◆ EXERCISE INSTRUCTIONS ◆
[A] Transcribe the Nargaroth review, starting with "Nargaroth, a project" and going on through "the late 90s.".
[B] Answer these from the Nargaroth review:
(i) Who is named as the sole proprietor of Nargaroth?
(ii) In what year did he claim the band was started?
(iii) What does Amarok collect?
[C] Resume the Nargaroth review after its final sentence.

Nargaroth, a project who has had its moments of great music, is one of those outfits that has far more hype and controversy than good music. Early on, René Wagner, the sole proprietor of Nargaroth, trotted out claims that he started the band in 1989, many years before he actually did. Evidentally he felt he had to establish some sort of underground, "I peed on this hallowed territory first" credibility. One might be curious why Wagner would go to such lengths to create a fictional background for his band, but a lot of those questions are cleared up when listening to Amarok, a compilation of early tracks from demos and promo releases. Nargaroth simply wasn't very good in its earliest days in the late 90s.

◆ DATA ROWS ◆
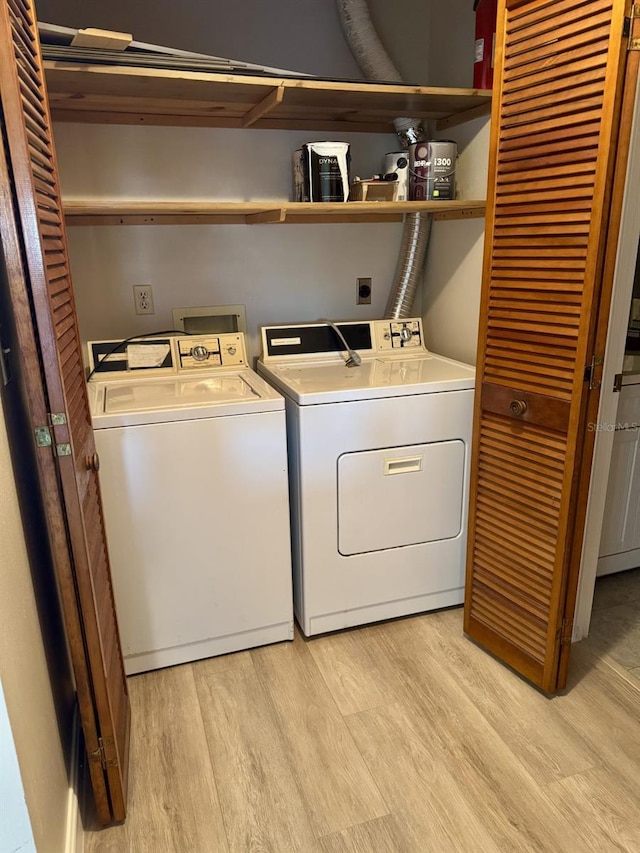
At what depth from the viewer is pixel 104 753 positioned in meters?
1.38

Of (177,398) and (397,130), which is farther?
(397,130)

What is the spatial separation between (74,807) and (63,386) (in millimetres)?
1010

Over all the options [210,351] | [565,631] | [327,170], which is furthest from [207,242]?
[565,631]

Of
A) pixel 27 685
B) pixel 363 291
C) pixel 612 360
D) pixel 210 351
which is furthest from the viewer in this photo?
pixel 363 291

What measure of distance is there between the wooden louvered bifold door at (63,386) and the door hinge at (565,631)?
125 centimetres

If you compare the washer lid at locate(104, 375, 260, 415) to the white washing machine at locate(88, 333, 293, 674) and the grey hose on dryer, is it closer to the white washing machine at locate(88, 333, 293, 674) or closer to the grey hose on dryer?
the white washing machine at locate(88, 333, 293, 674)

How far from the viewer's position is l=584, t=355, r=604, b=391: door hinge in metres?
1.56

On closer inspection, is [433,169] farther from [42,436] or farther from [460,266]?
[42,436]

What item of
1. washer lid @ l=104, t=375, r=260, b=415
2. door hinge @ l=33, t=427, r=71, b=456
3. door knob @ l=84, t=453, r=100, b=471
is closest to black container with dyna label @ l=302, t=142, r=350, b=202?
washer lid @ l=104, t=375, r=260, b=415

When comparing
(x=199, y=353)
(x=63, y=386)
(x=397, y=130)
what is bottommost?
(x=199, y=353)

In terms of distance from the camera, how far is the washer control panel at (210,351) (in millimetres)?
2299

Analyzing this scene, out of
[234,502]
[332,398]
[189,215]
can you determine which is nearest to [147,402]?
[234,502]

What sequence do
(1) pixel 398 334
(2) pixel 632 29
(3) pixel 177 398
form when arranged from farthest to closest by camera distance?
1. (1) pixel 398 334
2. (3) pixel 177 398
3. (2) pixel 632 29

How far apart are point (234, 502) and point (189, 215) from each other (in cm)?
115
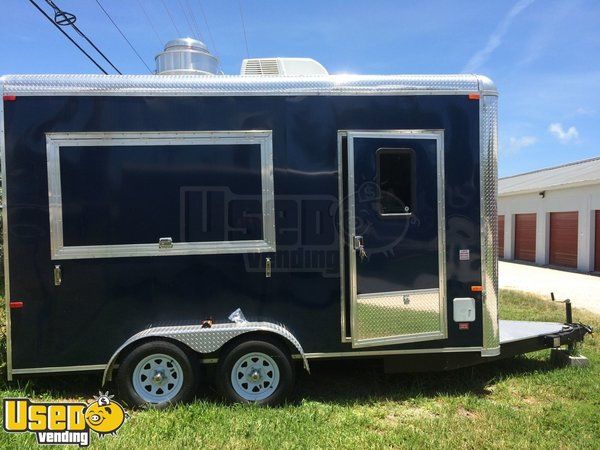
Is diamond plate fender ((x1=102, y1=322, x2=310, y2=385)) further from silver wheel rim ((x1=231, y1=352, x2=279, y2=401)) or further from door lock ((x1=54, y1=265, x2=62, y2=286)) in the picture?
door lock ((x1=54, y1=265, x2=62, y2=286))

...

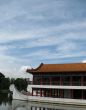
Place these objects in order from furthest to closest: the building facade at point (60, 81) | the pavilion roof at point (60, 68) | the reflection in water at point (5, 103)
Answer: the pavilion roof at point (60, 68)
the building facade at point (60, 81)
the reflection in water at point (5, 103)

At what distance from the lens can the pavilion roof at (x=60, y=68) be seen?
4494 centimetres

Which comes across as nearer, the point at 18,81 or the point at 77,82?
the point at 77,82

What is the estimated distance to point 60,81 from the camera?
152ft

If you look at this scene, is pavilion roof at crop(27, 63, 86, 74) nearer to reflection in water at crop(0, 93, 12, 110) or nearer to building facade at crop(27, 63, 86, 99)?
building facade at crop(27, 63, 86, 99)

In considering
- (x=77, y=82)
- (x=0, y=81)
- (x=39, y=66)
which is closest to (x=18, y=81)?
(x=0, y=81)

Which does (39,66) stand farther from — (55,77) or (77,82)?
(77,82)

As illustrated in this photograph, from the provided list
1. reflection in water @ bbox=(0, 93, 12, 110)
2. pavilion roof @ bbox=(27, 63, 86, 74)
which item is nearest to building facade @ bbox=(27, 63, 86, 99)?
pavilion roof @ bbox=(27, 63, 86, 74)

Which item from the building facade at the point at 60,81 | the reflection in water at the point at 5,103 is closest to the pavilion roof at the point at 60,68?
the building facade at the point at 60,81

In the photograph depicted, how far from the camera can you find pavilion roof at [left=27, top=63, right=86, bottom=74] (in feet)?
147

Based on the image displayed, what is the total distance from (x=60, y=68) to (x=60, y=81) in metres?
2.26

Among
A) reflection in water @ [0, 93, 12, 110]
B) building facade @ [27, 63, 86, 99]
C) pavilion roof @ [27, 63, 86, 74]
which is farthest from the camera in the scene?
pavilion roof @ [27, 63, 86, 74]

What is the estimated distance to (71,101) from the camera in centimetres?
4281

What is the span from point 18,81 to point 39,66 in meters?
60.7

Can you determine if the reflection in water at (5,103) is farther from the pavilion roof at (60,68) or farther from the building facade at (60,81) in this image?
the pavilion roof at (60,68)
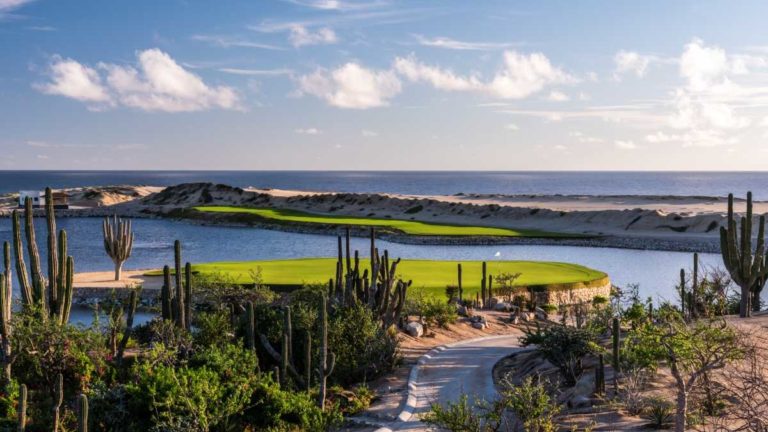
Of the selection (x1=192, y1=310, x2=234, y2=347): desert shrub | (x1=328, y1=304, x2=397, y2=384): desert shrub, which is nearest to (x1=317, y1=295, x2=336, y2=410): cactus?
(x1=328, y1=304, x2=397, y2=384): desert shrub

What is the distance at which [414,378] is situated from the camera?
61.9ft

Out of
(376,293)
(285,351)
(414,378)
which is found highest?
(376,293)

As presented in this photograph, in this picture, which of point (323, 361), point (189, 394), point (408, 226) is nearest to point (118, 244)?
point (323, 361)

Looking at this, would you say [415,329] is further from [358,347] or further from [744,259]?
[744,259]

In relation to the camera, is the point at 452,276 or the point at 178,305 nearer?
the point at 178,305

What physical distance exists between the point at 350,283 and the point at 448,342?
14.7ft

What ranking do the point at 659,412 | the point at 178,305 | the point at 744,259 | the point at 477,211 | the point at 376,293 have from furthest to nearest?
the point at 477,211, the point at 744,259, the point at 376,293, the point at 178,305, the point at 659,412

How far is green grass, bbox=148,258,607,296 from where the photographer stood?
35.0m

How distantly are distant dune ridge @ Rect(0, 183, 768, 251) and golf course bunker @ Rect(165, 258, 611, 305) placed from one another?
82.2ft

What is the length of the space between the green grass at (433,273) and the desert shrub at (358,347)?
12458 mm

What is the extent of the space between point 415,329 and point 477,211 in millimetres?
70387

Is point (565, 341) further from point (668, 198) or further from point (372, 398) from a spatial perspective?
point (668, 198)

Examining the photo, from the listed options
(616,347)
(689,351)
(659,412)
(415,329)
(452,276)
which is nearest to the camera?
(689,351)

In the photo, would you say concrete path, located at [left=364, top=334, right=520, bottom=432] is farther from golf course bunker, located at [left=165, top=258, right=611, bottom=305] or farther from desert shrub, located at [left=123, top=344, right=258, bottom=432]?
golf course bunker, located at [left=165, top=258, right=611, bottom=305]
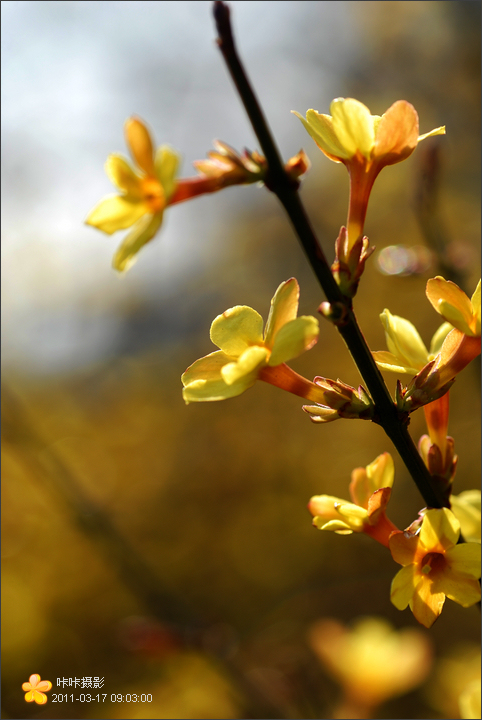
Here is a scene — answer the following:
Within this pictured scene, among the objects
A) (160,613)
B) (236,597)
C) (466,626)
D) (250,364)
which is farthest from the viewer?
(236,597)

* * *

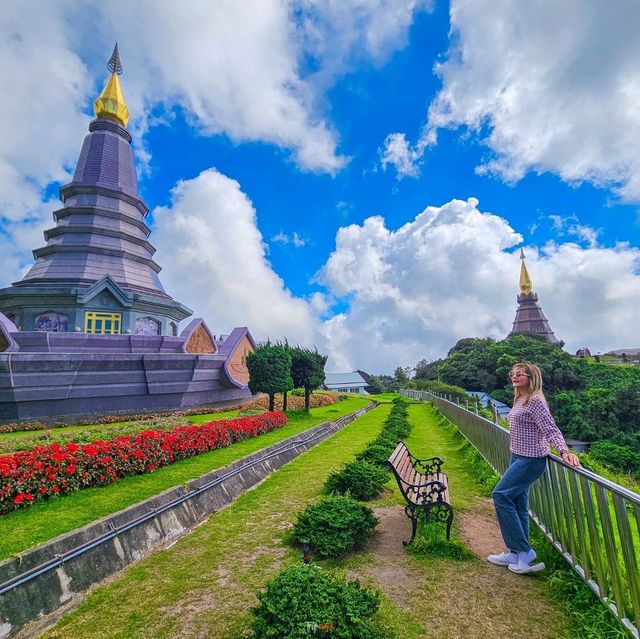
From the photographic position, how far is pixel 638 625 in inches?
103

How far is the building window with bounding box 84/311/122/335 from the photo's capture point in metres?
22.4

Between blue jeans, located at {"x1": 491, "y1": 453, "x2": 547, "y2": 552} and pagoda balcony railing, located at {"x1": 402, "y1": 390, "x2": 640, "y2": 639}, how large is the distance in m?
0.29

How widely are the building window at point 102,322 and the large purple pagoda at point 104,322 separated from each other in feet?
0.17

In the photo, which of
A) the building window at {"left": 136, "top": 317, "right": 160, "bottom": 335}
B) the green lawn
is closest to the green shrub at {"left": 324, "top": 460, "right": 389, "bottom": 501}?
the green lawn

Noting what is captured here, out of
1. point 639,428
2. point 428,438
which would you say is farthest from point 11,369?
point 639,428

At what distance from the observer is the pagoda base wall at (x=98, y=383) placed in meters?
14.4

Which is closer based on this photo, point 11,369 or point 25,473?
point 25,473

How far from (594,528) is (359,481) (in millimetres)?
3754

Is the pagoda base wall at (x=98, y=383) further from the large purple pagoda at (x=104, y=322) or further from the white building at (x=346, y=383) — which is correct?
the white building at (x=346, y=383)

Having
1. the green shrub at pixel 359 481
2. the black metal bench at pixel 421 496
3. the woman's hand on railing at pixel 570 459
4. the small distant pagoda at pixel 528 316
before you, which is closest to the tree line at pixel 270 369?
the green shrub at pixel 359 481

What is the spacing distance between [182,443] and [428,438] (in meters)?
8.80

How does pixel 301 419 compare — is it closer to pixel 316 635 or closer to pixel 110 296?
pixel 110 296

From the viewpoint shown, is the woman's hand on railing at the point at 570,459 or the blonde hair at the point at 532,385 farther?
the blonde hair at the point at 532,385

◆ RESPONSES BY TASK ◆
[A]
Nargaroth, a project who has had its moments of great music, is one of those outfits that has far more hype and controversy than good music. Early on, René Wagner, the sole proprietor of Nargaroth, trotted out claims that he started the band in 1989, many years before he actually did. Evidentally he felt he had to establish some sort of underground, "I peed on this hallowed territory first" credibility. One might be curious why Wagner would go to such lengths to create a fictional background for his band, but a lot of those questions are cleared up when listening to Amarok, a compilation of early tracks from demos and promo releases. Nargaroth simply wasn't very good in its earliest days in the late 90s.

[B]
(i) René Wagner
(ii) 1989
(iii) Early tracks from demos and promo releases

[C]
Black metal has always had a tendency for amateur efforts. But there's a difference between a talented band who aren't professional and someone who comes across as amateurish. Nargaroth falls a bit into the latter category. At best, the song on Amarok sound like a guy who listened to a lot of Burzum and similarly sounding bands and then copied what they did without bothering to inject a single iota of personal character or individuality. The songwriting is pedestrian at best. Actually, in the case of the twenty-two minute "Amarok - Zorn Des Lammes Part II", we find Wagner trying to stretch a two minute song idea out far beyond its capabilities. In fact, about twelve minutes in I realized he'd been repeating himself over and over for that duration and was quite sorry to see there was till another ten minutes to endure. It's utterly tedious. Not scary, threatening, misanthropic or hateful. Just tedious.

Even in the world of raw black metal, this is a truly underdeveloped collection of songs. It's pretty easy to see why Wagner would invent stories about his band's background. That diverted attention away from the fact he wasn't very good at this point in the band's existence.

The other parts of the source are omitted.